EXERCISE INPUTS:
########################################

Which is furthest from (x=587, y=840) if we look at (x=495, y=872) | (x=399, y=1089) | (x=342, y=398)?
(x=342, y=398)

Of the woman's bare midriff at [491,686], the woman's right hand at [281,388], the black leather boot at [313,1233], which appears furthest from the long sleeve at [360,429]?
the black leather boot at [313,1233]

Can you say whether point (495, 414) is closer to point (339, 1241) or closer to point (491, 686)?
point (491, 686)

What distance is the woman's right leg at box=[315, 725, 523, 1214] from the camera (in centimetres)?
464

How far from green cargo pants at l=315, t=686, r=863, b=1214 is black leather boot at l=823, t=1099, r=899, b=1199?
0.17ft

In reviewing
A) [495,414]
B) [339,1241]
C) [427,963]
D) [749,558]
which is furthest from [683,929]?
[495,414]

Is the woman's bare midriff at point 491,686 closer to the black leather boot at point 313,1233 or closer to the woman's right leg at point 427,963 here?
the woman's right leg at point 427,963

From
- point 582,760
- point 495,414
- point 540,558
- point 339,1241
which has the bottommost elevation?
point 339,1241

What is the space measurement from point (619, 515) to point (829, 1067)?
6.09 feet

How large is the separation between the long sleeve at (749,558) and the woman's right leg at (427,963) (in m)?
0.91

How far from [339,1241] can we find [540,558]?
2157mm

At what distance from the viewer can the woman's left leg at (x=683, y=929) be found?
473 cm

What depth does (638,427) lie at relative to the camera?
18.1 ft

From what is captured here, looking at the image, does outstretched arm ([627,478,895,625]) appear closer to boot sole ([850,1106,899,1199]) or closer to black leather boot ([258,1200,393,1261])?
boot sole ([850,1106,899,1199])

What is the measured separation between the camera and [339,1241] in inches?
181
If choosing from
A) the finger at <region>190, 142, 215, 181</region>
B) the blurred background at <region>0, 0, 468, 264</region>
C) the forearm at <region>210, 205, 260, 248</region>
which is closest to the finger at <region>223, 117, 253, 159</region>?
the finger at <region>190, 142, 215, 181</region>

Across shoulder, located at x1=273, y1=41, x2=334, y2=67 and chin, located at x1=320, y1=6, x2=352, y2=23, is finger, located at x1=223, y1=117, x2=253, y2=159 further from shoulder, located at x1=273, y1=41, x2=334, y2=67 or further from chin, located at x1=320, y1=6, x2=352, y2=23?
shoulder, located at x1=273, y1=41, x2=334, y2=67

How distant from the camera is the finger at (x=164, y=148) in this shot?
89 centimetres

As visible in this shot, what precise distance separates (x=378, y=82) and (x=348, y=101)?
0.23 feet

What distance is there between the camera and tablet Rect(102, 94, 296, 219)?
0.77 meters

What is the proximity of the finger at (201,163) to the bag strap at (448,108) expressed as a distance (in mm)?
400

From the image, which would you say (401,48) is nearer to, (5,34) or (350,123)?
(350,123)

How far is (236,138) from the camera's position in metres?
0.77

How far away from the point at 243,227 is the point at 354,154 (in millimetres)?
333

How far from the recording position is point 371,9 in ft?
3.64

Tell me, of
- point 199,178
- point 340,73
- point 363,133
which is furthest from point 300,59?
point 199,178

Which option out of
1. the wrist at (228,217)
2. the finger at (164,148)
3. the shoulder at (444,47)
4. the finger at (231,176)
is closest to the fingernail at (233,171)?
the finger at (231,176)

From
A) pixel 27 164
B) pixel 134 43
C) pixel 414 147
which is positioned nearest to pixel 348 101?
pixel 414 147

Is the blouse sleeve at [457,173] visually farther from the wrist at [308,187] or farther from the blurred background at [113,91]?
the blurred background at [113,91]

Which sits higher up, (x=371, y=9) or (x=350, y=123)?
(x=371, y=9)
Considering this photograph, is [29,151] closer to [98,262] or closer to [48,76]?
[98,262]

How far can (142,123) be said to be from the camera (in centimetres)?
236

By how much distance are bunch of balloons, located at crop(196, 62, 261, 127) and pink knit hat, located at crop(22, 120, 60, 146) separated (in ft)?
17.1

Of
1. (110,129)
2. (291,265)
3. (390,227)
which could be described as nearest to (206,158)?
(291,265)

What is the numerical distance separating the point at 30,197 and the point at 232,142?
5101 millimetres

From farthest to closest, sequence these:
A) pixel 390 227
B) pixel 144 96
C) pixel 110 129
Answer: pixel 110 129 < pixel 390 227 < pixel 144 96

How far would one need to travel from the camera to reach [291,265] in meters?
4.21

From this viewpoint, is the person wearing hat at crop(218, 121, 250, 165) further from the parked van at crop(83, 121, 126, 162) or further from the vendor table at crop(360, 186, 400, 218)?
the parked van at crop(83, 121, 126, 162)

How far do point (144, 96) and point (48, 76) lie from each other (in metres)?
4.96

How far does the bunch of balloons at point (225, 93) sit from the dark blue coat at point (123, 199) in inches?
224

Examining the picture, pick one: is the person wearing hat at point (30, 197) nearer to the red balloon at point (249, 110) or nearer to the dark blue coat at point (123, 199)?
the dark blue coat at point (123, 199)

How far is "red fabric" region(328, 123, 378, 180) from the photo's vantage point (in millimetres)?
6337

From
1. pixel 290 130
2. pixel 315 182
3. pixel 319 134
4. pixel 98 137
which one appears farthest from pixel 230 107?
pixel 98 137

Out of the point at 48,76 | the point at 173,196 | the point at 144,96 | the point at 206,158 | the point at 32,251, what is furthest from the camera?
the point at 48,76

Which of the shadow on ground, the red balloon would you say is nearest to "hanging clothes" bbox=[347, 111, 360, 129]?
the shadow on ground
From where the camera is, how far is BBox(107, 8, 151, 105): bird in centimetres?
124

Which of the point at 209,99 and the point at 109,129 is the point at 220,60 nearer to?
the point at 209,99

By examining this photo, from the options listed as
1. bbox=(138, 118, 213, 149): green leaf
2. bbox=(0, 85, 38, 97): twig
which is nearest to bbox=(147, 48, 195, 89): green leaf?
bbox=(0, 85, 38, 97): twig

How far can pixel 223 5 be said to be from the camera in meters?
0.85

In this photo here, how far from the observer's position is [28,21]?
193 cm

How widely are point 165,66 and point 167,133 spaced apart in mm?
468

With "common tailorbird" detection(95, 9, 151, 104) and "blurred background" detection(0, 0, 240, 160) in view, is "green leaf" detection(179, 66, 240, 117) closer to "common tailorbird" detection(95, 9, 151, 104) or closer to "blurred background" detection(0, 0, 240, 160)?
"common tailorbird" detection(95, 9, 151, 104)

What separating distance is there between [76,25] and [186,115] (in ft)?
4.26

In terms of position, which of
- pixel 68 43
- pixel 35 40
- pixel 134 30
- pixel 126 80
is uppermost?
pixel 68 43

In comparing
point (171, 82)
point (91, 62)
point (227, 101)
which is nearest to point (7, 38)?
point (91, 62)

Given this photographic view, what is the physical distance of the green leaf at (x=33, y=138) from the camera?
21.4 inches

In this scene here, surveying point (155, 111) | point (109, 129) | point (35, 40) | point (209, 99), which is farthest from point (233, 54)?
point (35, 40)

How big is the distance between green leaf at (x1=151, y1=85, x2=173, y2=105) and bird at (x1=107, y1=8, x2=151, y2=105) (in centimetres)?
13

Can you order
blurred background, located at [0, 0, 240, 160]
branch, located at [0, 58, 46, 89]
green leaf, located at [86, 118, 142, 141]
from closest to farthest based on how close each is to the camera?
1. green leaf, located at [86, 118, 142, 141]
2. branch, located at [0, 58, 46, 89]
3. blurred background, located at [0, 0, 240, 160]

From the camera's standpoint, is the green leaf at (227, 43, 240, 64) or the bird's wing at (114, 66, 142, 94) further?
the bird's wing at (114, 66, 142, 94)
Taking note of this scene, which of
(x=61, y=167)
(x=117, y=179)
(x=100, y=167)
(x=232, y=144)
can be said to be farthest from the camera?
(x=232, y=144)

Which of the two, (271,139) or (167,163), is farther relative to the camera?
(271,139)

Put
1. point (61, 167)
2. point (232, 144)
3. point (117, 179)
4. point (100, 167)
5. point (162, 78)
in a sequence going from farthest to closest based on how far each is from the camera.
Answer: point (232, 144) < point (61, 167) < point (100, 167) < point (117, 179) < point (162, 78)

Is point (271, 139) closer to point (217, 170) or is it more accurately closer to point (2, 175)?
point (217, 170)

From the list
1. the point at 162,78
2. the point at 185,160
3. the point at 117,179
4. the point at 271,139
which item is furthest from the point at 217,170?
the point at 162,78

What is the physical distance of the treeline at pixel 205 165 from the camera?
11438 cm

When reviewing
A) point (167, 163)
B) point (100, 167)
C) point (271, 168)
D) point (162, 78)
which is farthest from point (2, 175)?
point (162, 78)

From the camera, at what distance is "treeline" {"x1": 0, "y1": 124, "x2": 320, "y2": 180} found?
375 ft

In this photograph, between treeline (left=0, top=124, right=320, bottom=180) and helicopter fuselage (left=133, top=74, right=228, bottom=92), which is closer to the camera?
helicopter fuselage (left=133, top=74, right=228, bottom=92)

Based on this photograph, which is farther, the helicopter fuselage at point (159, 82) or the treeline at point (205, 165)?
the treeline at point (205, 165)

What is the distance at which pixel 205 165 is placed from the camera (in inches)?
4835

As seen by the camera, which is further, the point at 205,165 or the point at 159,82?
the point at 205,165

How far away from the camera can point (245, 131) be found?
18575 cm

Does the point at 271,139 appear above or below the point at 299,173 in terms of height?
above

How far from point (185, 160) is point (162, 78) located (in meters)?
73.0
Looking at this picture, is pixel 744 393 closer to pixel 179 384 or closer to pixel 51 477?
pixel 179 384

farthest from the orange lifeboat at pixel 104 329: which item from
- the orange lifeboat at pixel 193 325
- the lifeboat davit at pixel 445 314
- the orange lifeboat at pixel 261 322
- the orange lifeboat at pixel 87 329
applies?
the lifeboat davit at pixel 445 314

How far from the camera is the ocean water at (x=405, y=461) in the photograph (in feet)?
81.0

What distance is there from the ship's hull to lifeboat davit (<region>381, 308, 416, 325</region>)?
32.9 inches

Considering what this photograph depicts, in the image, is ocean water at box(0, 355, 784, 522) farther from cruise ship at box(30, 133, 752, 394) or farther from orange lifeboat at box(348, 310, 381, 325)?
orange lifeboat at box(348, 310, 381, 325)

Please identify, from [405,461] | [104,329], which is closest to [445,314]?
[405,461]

########################################

Rewrite the data between the lines holding "Across shoulder, located" and "5101 millimetres", inclusive, with "camera" changed to "viewer" and everything else left the same.

TASK ANSWER:
Across shoulder, located at x1=273, y1=41, x2=334, y2=67 and chin, located at x1=320, y1=6, x2=352, y2=23, is finger, located at x1=223, y1=117, x2=253, y2=159 further from shoulder, located at x1=273, y1=41, x2=334, y2=67 or further from chin, located at x1=320, y1=6, x2=352, y2=23?
shoulder, located at x1=273, y1=41, x2=334, y2=67

How distant from the viewer is the finger at (x=164, y=148) in this shot?
89 centimetres

As visible in this shot, what precise distance separates (x=378, y=82) and (x=348, y=101)?
0.23 feet

What distance is there between the viewer and tablet Rect(102, 94, 296, 219)?
0.77 meters

What is the proximity of the finger at (201,163) to the bag strap at (448,108) expressed as a distance (in mm)?
400

From the image, which would you say (401,48) is nearer to, (5,34) or (350,123)?
(350,123)

How far is (236,138) from the viewer's position in metres?
0.77

How far away from the point at 243,227 is the point at 354,154 (in millimetres)?
333

How far from the recording position is point 371,9 in ft?
3.64

Tell me, of
- point 199,178
- point 340,73
- point 363,133
which is furthest from point 300,59?
point 199,178

Which option out of
1. the wrist at (228,217)
2. the finger at (164,148)
3. the shoulder at (444,47)
4. the finger at (231,176)
is closest to the fingernail at (233,171)?
the finger at (231,176)

From
A) pixel 27 164
B) pixel 134 43
C) pixel 414 147
which is positioned nearest to pixel 348 101?
pixel 414 147

Is the blouse sleeve at [457,173] visually farther from the wrist at [308,187] or farther from the blurred background at [113,91]?
the blurred background at [113,91]

Which sits higher up, (x=371, y=9) or (x=350, y=123)?
(x=371, y=9)
Considering this photograph, is [29,151] closer to [98,262] or closer to [48,76]?
[98,262]

How far can (142,123) be said to be from the viewer (in centimetres)?
236

By how much distance are bunch of balloons, located at crop(196, 62, 261, 127) and pink knit hat, located at crop(22, 120, 60, 146) separated (in ft)?
17.1

Of
1. (110,129)
2. (291,265)
3. (390,227)
which could be described as nearest to (206,158)?
(291,265)

What is the numerical distance separating the point at 30,197 and the point at 232,142?
5101 millimetres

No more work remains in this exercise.